Stainless Steel Fabrication Basics – Guide to Steels
For over seventy years, Anderson Dahlen has been a leader in custom steel fabrication. One of the most critical aspects of ensuring we live up to the standards expected by our customers is selecting the right materials for the right job. We have an extensive selection of steel types at our disposal when crafting solutions. Our focus is on stainless steel fabrication, but we can also incorporate other types of steel as well, depending on the challenges involved.
Our customers are sometimes interested in the types of steel we have at our disposal. These are some of the different kinds of stainless steel available, and how they can be used.

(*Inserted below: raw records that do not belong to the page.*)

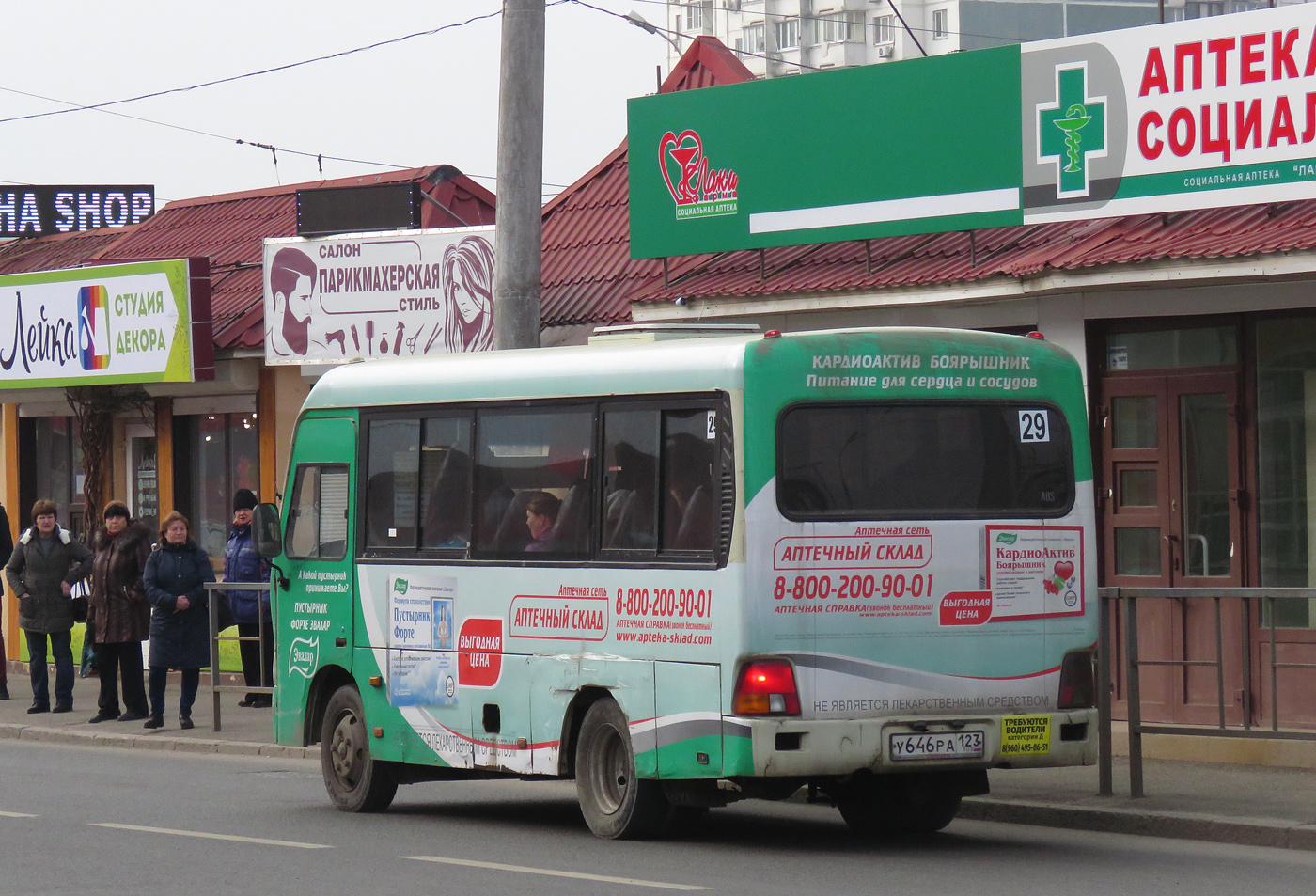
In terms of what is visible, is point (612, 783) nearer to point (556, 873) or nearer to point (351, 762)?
point (556, 873)

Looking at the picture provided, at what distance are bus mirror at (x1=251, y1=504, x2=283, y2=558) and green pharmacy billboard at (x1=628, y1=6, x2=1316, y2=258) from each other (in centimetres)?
503

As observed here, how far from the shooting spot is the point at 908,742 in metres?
9.78

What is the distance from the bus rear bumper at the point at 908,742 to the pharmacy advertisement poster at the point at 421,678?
2504 millimetres

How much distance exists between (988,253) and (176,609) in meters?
7.52

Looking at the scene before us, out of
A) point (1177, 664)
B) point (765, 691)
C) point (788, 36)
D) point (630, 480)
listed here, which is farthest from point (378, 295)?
point (788, 36)

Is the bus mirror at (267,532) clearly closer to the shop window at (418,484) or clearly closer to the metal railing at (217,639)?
the shop window at (418,484)

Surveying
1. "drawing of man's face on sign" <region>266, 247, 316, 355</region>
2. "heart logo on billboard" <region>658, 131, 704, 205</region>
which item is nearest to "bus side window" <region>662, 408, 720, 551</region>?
"heart logo on billboard" <region>658, 131, 704, 205</region>

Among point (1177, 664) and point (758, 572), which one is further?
point (1177, 664)

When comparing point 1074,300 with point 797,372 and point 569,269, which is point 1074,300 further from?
point 569,269

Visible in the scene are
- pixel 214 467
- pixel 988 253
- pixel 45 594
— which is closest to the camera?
pixel 988 253

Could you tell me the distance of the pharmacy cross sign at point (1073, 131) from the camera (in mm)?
14062

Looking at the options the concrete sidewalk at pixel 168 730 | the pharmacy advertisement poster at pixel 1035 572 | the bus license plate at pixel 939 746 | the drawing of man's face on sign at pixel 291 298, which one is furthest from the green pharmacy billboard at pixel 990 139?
the concrete sidewalk at pixel 168 730

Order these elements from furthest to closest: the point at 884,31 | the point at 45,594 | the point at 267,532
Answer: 1. the point at 884,31
2. the point at 45,594
3. the point at 267,532

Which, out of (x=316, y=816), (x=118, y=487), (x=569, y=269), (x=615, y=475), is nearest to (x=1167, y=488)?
(x=615, y=475)
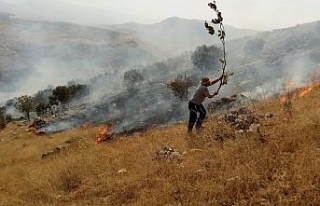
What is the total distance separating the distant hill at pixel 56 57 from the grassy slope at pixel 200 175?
123m

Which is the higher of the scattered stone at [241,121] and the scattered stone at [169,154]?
the scattered stone at [241,121]

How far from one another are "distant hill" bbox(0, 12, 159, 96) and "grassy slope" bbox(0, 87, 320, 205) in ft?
403

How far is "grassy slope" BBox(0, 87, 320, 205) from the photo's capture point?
5.26 meters

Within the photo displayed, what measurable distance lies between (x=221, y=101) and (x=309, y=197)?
1766 cm

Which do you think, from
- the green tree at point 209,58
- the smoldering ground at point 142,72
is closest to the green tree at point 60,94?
the smoldering ground at point 142,72

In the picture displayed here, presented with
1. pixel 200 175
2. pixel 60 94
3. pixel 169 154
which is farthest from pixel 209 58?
pixel 200 175

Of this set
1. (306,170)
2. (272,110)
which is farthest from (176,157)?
(272,110)

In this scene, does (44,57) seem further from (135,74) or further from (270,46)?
(270,46)

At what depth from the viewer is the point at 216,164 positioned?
6.60 m

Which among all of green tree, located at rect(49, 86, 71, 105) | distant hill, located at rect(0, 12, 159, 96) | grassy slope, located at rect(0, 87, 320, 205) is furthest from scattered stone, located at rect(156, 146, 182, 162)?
distant hill, located at rect(0, 12, 159, 96)

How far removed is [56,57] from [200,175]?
159237mm

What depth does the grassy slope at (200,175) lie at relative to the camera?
17.3ft

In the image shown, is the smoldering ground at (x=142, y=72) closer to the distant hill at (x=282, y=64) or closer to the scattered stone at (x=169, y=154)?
the distant hill at (x=282, y=64)

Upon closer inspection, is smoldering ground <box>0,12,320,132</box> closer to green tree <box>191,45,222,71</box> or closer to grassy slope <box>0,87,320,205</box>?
green tree <box>191,45,222,71</box>
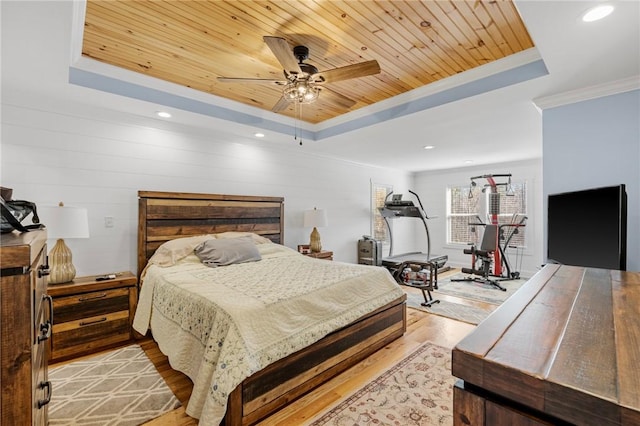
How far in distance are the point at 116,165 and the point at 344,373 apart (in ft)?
10.5

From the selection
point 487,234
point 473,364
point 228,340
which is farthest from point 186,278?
point 487,234

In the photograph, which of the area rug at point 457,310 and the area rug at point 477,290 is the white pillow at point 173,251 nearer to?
the area rug at point 457,310

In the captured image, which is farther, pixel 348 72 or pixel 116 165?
pixel 116 165

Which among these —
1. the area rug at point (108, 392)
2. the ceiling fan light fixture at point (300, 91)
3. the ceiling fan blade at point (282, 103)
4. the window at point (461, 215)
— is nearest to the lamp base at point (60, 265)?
the area rug at point (108, 392)

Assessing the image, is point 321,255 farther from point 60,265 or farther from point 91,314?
point 60,265

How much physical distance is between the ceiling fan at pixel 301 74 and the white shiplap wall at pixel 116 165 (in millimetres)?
1696

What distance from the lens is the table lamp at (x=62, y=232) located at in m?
2.45

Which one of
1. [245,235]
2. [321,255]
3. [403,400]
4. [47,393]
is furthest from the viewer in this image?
[321,255]

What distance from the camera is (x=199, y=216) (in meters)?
3.64

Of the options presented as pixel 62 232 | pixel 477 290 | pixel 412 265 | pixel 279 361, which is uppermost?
pixel 62 232

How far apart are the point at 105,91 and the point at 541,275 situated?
3.63m

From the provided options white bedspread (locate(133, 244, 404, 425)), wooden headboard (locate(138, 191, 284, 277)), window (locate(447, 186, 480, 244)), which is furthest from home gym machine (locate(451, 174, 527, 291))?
wooden headboard (locate(138, 191, 284, 277))

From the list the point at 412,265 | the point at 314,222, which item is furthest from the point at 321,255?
the point at 412,265

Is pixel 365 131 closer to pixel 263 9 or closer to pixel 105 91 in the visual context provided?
pixel 263 9
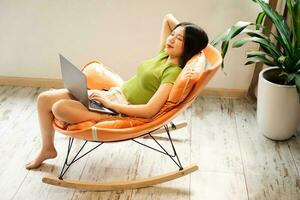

Types of Stainless Steel Available for Fabrication
Austenitic Stainless Steel
Austenitic steel is the kind most commonly used in commercial applications, notable for their lack of magnetism and extremely high resistance to corrosion. Austenitic steels are generally alloys of iron, chromium, and/or nickel, but may also include small amounts of carbon for strength. Austenitic steel cannot be hardened by heat but can be cold-worked successfully.
Austenitic steel is generally measured based on the amount of carbon included, low (<.03%) or high (.04-.10%). Low-carbon grades are more expensive but even more resistant to corrosion. High-carbon grades are generally used in particularly high-temperature situations where the carbon helps the steel maintain strength.
Martensitic Stainless Steel
Martensitic grades were developed for situations where heat-treating is needed. They can be exceptionally strong and resistant to wear over time. However, they are magnetic and have a lower resistance to corrosion than other steel choices. Martensitic grades are strictly based on chromium alloys, with little or no nickel and with low amounts of carbon.
Martensitic steel is also useful for individual parts which see a lot of wear, such as springs, screws, or blades.
Ferritic Stainless Steel
Ferritic grades of stainless steel are magnetic, chromium-based, and offer better corrosion resistance than martensitic steel – but less than austenitic grades. They are also highly resistant to stress cracking. Ferritic steel is most commonly used for decorative purposes, such as automobile trim, but could also be found in places such as the exhaust pipe, furnaces, and heat exchangers.
There are also what are known as duplex grades of stainless steel, which are blends of austenitic and ferritic steel. These duplex grades can offer considerable strength and resistance to cracking but are expensive.